→ **TASK DATA**
↓

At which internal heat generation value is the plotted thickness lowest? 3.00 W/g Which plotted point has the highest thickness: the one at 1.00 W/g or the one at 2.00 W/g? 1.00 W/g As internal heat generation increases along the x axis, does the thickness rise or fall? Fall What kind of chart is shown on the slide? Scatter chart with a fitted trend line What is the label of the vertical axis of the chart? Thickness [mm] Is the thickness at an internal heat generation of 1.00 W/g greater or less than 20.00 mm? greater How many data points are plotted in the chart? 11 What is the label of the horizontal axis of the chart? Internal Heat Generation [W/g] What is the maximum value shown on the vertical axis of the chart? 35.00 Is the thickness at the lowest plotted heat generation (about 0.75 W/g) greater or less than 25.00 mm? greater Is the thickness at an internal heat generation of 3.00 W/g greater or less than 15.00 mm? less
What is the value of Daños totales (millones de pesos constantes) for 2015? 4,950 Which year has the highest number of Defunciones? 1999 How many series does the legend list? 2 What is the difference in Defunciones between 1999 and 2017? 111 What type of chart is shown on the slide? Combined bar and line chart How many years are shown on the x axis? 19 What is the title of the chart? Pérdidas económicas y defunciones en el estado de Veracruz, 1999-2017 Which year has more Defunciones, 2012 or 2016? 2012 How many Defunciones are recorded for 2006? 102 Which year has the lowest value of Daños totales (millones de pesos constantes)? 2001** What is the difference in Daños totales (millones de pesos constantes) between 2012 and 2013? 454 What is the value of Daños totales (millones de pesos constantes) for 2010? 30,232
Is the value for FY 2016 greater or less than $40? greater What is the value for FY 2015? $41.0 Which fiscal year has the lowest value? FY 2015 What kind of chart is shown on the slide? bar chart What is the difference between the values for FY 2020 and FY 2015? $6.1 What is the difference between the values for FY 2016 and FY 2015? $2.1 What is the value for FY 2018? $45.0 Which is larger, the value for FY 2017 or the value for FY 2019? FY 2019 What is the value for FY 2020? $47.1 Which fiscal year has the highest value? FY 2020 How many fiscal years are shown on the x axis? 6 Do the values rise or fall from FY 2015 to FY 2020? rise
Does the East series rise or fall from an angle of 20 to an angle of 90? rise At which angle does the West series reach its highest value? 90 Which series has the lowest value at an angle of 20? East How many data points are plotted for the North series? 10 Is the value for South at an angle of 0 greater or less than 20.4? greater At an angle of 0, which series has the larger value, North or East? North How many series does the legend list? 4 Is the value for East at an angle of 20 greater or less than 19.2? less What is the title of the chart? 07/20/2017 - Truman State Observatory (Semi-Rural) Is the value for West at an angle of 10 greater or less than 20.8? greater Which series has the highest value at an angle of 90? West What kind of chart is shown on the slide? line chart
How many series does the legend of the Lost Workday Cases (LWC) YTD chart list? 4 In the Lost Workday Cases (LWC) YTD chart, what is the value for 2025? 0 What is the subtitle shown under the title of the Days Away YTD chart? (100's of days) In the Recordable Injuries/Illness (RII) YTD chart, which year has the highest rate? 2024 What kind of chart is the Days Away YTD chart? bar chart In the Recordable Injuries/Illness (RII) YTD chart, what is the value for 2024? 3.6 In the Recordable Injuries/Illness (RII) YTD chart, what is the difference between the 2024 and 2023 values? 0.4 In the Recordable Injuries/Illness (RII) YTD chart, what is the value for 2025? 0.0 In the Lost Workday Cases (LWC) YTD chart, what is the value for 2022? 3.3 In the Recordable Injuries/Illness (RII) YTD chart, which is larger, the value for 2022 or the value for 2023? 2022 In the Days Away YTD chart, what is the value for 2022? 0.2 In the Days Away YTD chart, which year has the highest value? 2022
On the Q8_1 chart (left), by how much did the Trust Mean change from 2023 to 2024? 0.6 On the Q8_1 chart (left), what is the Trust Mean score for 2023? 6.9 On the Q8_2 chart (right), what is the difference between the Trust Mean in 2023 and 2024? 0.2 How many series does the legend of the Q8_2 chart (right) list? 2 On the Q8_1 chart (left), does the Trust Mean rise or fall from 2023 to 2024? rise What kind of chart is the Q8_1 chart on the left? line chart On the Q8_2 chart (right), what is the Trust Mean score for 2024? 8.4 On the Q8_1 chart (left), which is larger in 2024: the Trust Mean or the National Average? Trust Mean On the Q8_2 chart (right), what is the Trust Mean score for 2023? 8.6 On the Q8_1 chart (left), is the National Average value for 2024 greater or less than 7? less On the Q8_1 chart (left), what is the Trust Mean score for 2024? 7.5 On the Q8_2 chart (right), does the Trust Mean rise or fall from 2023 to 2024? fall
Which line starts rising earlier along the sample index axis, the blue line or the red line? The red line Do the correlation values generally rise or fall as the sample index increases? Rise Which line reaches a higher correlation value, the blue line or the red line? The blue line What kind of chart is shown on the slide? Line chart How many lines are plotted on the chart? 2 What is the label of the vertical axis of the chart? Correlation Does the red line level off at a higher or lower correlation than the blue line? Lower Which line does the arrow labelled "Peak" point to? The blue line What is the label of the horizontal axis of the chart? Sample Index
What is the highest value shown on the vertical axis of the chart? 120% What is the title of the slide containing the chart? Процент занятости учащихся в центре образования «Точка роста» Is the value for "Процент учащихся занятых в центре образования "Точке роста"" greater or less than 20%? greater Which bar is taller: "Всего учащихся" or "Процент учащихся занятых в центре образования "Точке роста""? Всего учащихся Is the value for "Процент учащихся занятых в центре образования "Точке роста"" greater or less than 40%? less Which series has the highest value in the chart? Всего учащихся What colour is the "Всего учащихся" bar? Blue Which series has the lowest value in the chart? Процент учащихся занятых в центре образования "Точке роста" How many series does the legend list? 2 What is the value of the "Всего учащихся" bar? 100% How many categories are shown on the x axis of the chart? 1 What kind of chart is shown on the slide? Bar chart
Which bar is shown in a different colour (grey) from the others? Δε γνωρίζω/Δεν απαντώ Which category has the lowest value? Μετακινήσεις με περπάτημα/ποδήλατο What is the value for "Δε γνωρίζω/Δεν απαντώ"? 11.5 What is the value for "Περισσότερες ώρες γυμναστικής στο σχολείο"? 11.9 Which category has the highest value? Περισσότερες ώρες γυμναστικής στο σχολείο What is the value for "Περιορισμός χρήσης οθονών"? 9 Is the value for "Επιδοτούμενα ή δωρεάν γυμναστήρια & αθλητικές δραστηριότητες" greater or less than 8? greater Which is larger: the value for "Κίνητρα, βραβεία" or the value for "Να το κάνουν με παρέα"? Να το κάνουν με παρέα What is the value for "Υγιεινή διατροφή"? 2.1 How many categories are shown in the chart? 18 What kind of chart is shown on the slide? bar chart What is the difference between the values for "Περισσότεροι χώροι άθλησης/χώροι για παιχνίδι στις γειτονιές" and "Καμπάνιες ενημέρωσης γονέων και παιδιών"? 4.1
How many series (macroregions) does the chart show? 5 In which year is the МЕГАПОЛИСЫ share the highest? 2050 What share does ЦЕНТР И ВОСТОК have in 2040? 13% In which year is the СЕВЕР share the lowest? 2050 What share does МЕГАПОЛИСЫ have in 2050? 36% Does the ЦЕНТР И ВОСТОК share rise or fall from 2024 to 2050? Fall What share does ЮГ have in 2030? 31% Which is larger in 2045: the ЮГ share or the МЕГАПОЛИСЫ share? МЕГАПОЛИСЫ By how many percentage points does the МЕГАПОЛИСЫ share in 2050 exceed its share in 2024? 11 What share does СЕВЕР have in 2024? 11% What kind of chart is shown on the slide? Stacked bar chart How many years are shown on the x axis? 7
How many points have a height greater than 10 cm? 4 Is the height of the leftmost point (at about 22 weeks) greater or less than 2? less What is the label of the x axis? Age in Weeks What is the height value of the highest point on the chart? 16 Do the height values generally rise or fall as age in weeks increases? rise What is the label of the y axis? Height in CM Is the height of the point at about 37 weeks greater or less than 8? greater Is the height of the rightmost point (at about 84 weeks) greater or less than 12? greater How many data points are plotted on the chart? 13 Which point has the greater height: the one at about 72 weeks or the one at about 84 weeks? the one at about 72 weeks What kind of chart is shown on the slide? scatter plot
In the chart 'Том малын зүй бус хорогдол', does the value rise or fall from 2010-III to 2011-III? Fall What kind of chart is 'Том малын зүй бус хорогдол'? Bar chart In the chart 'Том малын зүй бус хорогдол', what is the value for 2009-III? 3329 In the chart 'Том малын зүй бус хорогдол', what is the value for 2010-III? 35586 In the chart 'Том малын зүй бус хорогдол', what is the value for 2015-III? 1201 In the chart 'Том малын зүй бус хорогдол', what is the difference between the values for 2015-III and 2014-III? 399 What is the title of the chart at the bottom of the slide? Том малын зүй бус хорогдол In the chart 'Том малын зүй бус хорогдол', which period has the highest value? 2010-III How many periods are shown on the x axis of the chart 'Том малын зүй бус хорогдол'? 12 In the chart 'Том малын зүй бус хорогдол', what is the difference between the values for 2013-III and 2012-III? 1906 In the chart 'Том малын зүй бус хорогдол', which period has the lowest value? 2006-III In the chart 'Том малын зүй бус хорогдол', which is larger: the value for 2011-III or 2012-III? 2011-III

↑

→ **WORK INSTRUCTION**
Copy out each line of the entries that contains the word "generally".

→ **TASK OUTPUT**
Which line starts rising earlier along the sample index axis, the blue line or the red line? The red line Do the correlation values generally rise or fall as the sample index increases? Rise Which line reaches a higher correlation value, the blue line or the red line? The blue line What kind of chart is shown on the slide? Line chart How many lines are plotted on the chart? 2 What is the label of the vertical axis of the chart? Correlation Does the red line level off at a higher or lower correlation than the blue line? Lower Which line does the arrow labelled "Peak" point to? The blue line What is the label of the horizontal axis of the chart? Sample Index
How many points have a height greater than 10 cm? 4 Is the height of the leftmost point (at about 22 weeks) greater or less than 2? less What is the label of the x axis? Age in Weeks What is the height value of the highest point on the chart? 16 Do the height values generally rise or fall as age in weeks increases? rise What is the label of the y axis? Height in CM Is the height of the point at about 37 weeks greater or less than 8? greater Is the height of the rightmost point (at about 84 weeks) greater or less than 12? greater How many data points are plotted on the chart? 13 Which point has the greater height: the one at about 72 weeks or the one at about 84 weeks? the one at about 72 weeks What kind of chart is shown on the slide? scatter plot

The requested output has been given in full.